Signal-to-background ratio

Data was analyzed similarly to Nürnberg et al.25. Briefly, z-stacks were acquired and analyzed using ImageJ. First, image was duplicated and a median filter (radius 1) was applied and a threshold range was manually set in upper regions of the sample, to cover areas defined as background, and converted into binary masks. Finally, for determination of signal intensity, an automated thresholding mechanism (IsoData) was applied independently to each optical section and images were converted into binary masks, which were used to measure signal intensities from initial stacks. SBR was calculated for each optical section separately.
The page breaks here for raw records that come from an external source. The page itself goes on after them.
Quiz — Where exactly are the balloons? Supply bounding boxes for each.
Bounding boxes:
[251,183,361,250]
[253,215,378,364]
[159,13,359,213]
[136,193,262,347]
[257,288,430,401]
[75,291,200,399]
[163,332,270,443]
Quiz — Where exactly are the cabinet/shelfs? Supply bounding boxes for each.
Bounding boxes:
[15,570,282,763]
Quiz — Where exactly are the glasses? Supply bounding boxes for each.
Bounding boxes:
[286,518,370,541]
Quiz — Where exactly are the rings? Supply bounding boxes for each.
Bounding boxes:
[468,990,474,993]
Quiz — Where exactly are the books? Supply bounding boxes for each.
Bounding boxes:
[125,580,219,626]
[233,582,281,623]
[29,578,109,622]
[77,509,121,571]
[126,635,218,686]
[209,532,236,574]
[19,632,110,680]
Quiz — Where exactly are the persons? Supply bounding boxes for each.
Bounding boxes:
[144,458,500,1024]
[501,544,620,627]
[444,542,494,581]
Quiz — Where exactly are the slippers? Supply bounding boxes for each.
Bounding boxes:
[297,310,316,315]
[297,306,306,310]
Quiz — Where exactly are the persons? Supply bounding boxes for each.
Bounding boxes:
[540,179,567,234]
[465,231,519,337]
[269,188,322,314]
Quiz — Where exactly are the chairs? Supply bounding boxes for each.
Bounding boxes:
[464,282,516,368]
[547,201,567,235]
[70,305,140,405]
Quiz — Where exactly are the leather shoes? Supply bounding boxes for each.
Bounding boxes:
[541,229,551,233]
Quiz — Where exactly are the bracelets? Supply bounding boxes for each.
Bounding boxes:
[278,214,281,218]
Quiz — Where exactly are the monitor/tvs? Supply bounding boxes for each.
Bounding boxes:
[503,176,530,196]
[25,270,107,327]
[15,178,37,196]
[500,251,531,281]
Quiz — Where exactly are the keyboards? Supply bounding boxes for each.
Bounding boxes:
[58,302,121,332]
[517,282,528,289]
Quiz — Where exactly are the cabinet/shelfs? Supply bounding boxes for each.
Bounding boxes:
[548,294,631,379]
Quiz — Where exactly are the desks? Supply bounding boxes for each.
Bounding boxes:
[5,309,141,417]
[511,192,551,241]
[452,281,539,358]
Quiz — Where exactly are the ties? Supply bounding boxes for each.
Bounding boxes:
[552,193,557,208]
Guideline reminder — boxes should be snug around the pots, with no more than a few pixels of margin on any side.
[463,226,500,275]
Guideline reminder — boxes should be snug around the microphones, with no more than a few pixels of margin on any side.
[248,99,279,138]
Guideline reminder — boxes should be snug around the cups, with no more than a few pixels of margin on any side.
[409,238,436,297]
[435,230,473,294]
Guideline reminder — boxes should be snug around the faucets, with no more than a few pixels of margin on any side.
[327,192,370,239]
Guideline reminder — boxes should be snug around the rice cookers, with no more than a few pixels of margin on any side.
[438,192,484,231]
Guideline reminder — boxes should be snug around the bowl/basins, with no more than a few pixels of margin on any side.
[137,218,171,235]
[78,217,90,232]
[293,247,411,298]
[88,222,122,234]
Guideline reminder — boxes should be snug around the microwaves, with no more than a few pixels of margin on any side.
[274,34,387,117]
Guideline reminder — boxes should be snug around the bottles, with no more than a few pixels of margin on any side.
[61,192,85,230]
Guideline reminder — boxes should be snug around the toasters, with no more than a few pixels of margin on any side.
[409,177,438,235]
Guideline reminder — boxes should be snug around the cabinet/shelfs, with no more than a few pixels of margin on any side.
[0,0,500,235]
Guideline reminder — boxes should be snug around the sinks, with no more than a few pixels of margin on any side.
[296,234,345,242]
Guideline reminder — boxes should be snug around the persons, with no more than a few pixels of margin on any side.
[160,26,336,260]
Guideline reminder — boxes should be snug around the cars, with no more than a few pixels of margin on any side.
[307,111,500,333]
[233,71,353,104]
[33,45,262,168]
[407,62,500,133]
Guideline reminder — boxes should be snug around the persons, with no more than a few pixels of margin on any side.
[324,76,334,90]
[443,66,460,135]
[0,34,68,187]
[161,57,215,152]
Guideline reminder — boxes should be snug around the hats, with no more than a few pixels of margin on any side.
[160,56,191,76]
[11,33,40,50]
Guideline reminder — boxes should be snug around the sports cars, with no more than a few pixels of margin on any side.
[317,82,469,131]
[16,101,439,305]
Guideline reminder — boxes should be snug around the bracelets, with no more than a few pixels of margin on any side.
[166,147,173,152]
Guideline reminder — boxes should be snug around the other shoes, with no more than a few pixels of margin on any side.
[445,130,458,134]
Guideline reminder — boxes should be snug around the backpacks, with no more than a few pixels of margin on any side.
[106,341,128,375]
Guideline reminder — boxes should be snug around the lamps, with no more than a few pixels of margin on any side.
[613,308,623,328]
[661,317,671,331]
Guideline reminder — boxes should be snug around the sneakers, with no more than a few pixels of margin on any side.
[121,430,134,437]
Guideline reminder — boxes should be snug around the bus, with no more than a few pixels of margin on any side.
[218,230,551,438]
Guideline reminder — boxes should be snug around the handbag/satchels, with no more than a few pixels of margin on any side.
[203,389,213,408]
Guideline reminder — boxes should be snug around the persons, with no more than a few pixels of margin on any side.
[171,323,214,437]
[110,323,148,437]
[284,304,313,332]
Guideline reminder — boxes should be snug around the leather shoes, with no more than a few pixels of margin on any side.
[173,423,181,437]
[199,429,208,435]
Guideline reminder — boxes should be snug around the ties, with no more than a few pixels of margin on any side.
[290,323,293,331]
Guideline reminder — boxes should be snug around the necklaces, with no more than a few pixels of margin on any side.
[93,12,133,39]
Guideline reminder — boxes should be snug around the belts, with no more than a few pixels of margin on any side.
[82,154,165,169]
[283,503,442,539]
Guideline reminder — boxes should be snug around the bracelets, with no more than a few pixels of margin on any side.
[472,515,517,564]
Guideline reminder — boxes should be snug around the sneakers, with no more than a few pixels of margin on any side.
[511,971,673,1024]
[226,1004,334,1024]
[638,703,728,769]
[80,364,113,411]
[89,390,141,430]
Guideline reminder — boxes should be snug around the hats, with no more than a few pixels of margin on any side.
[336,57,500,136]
iDISCO protocol and light-sheet fluorescence microscopy

Two hours after access to reward (5% sucrose solution) mice were injected with sodium pentobarbital and perfused using 0.01 M PBS (pH 7.4)/heparin (5 IU/ml final concentration) and 4% PFA/0.01 M PBS. Brains were isolated and postfixed in 4% PFA for 12 h. Optical tissue clearing was performed on two hemispheres separately using iDisco +26,27 with immunostaining for c-Fos and NeuN. Brains were cut sagittally into two equal parts. NeuN staining was performed on cerebella only. Briefly, initial dehydration was performed in graded methanol/water solutions (20%, 40%, 60%, 80%, 100%, and 100%) for six cycles of 1 h each at room temperature with rotation. This was followed by overnight dehydration in a 2:1 dichloromethane (DCM): methanol solution under similar conditions. Samples were then washed twice with 100% methanol for 30 min each, bleached overnight in a 1:5 mixture of 5% hydrogen peroxide in methanol at 4 °C on a rotor, and rehydrated in reverse methanol/water gradients (60%, 40%, 20%) followed by phosphate-buffered saline (PBS) over four 1-hour cycles at room temperature with rotation. Subsequent washes were performed twice with PTx.2 (1-hour each) at room temperature with rotation. Next samples were permeabilized (PTx.2, glycine, DMSO) for 2 days at 37 °C with rotation and incubated in blocking solution (PTx.2, 6% BSA/PTwH, DMSO). Immunostaining was conducted with primary antibodies for c-Fos (Synaptic Systems) diluted in PTwH/DMSO/3% BSA for 7 days at 37 °C with rotation. Next samples were washed in PTwH (five cycles: four 30-minute washes and one overnight) at 37 °C. Secondary antibody (anti-guinea pig-AlexaFluor 647) staining was performed using PTwH/3% BSA for 7 days at 37 °C, followed by similar PTwH washes. Final dehydration included graded methanol/water steps (20%, 40%, 60%, 80%, and 100%) over five 1-hour cycles, overnight incubation in 100% methanol, and subsequent steps in 2:1 DCM/methanol for 3 h on a shaker, followed by two 15-minute washes in 100% DCM. Clearing was achieved with dibenzyl ether (DBE) overnight at room temperature. For “no blocking” variant, blocking step was omitted. BSA was also not added to immunostaining cocktail. For NeuN staining on cerebella we used 3%BSA or 10% NGS (normal goat serum) as a blocking reagents, aNeuN Rb antibody (1:500 MABN140, Merck) and aRb AlexaFluor647 antibody (1:500, A-21244, ThermoFisher).

Cleared samples were imaged using light-sheet microscope (Ultramicroscope II, LaVision BioTec GmbH, Bielefeld, Germany) equipped with 4× objective NA 0.5, WD 6 mm, and Hamamatsu Orca-Flash4.0 camera (Spectra Services, Ontario, NY, USA). The 638 nm laser was used for excitation of fluorophores. Data were collected with 5-µm Z step and resolution in XY 0.89 × 0.89 μm. As the specimen was larger than the field of view of the microscope, imaging was performed as a series of 3D tiles that were later stitched, fused, and exported as a single tiff stack using TeraStitcher v 1.10.4. 3D images were analyzed using Imaris (Bitplane Inc., Belfast, UK). For cerebella and NeuN imaging we did not perform mosaic acquisition as it was not necessary. Images were collected with 5-µm Z step and resolution in XY 2.46 × 2.46 μm. Pixel intensity profiles were analyzed in Zen Software (Zeiss).

Statistical analysis

Data were considered statistically significant for p < 0.05. The number of analyzed elements is provided in the figure legends. Statistical analyses were performed using GraphPad Prism 10 (GraphPad Software). One-way analysis of variance (ANOVA) with Dunn’s multiple comparison test was applied for non-parametric data.